**PROVIDED DATA**.
* * * *

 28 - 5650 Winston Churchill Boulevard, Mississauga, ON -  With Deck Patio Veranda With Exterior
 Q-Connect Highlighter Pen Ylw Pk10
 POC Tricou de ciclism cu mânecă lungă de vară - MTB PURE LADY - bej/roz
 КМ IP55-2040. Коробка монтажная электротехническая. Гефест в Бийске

* * * *

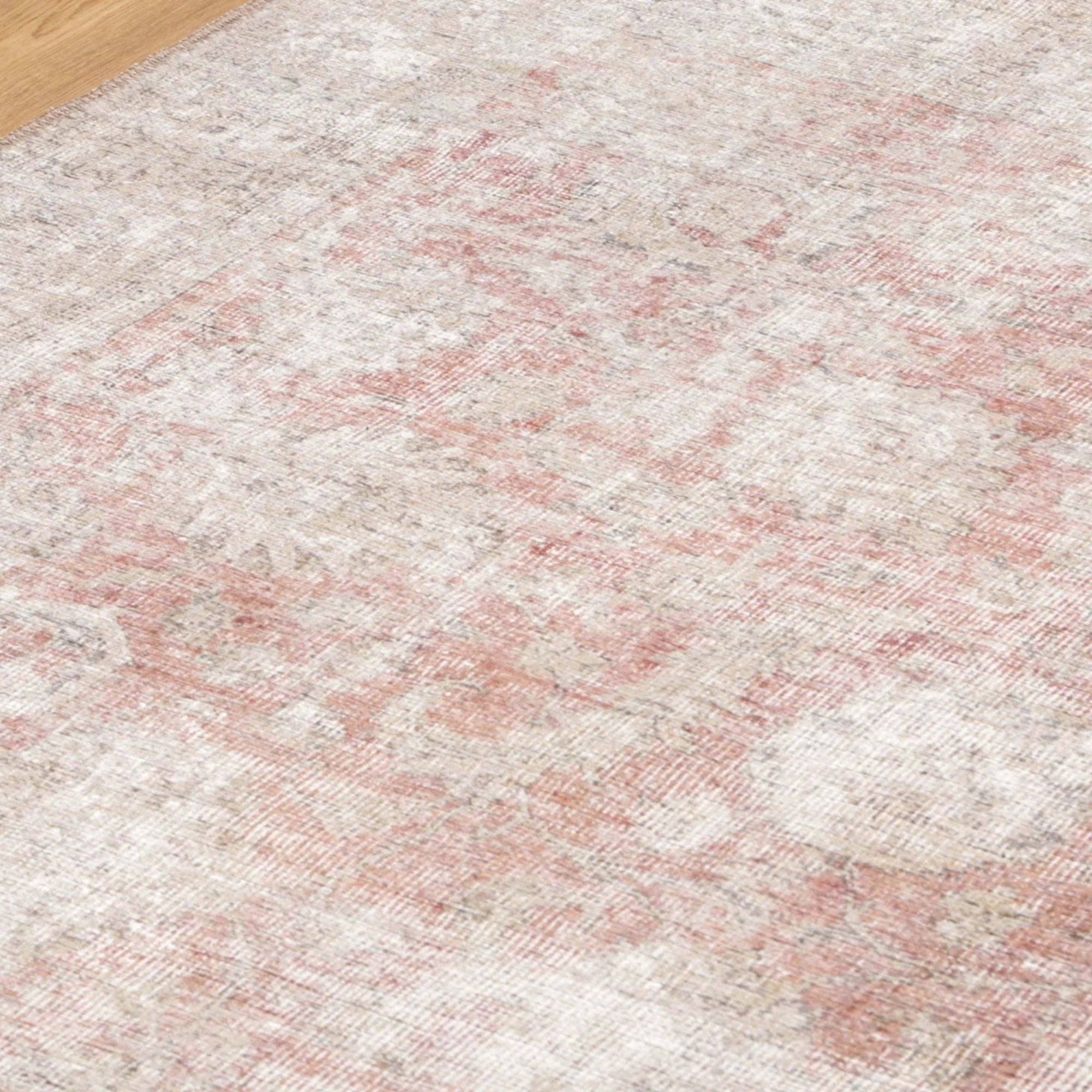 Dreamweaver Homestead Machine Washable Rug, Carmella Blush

* * * *

**PROBLEM REQUIREMENTS**. Gather each line of the listing above that contains the word "Бийске" and copy those lines in full.

**SOLVED PROBLEM**.
 КМ IP55-2040. Коробка монтажная электротехническая. Гефест в Бийске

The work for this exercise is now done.